Additionally, I do feel that your leaves here are a touch more stiff than they should be. Drawing smaller is a common cause of this - generally speaking, our brain benefits from being given more room to think through spatial problems. Conversely, when we purposely draw smaller (as many students have a tendency to), we can actually limit our brain's capacity to grasp how things exist in 3D space, and in turn it can lead to stiffer linework. It also limits our willingness to engage our whole arm when drawing, which has the same result. I am ultimately pleased that throughout the rest of your work you tend to draw quite large, so it isn't a concern beyond this exercise.

Moving onto your branches, these are looking good. You're extending each segment fully halfway towards the next ellipse and are achieving a good overlap between your strokes to maintain a more seamless transition from one to the next. Well done!

Looking at your plant constructions, you're largely doing quite well, and I have just a few things I want to point out as issues. Before that however, I want to remark that even as early as your daisy demo, you're drawing the flower petals to have a much stronger sense of flow and far less stiffness than the page of leaves exercises, so I'm glad to see that you're improving on this.

So, here are the issues I noticed:

  • When drawing along with the potato plant demo, you selectively only drew some of the filled black areas, and in doing so, removed the context that made the black sections you did fill in make sense. Those black sections are all cast shadows - the ones you drew are basically where we treat the leaf density to be so heavy that light is unable to reach the ground in those areas. Normally we would not simply fill in spaces in our drawing with solid black - each and every filled black shape would be an individual cast shadow, using its own new outlines rather than the outlines already present in the drawing. Without other such individual cast shadow shapes present in the drawing, it simply looks as though you've made the mistake of filling those spaces in with black.

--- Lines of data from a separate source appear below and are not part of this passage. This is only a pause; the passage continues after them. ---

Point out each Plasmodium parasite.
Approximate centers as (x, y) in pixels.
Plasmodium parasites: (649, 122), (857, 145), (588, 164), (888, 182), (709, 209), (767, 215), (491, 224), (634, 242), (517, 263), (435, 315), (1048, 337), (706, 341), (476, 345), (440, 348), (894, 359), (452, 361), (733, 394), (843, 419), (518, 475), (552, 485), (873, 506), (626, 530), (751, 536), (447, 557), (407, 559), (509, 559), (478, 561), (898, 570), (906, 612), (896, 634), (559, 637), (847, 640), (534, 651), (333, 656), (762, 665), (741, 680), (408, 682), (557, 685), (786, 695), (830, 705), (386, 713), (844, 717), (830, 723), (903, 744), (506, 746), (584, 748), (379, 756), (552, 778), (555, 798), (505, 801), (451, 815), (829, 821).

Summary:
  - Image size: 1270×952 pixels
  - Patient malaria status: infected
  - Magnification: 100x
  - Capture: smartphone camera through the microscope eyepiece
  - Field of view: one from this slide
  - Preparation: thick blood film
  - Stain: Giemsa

  • Along the right side of this white lily, you've got a smaller petal there that is definitely complex enough that it should have first been drawn with a simple leaf form before building up that complexity. Don't skip steps - construction is all about laying down scaffoldings to support the complexity we ultimately wish to capture. Sometimes we put down scaffolding so we can build up more complex scaffolding, in successive phases until we're actually able to support the greatest degree of complexity we require in that area. Simply drawing a more complex form without anything to support it will cause it to feel more flat and less believably three dimensional.

  • You called out this cactus and asked if it was fine to add pebbles along their base. While it's fine to capture such things, this should have been captured using textural techniques - meaning capturing the shadows they'd cast on their surroundings, not outlining each form in its entirety. This is explained in lesson 2's section on implicit/explicit drawing techniques.

  • You pointed this out yourself already, but I figured I'd mention it for the sake of completeness. On this drawing, you filled in the empty spaces between your forms with solid black. It's not just about not putting cast shadows on empty space - the points I raised about your potato plant also stand. Even if there were a surface behind them upon which shadows would be cast, you'd still have to provide some clearly designed shadow shapes to help provide context for what those filled black areas are.

  • When drawing anything cylindrical - such as flower pots - be sure to construct them around a central minor axis line to help keep all the ellipses aligned to one another.

So! I'm going to go ahead and mark this lesson as complete. Be sure to keep the points I've mentioned here in mind as you continue onto the next lesson.

Next Steps:

Feel free to move onto lesson 4.

This critique marks this lesson as complete.
6:46 PM, Friday June 26th 2020

Thank you very much for the critique. i will keep what you have in mind.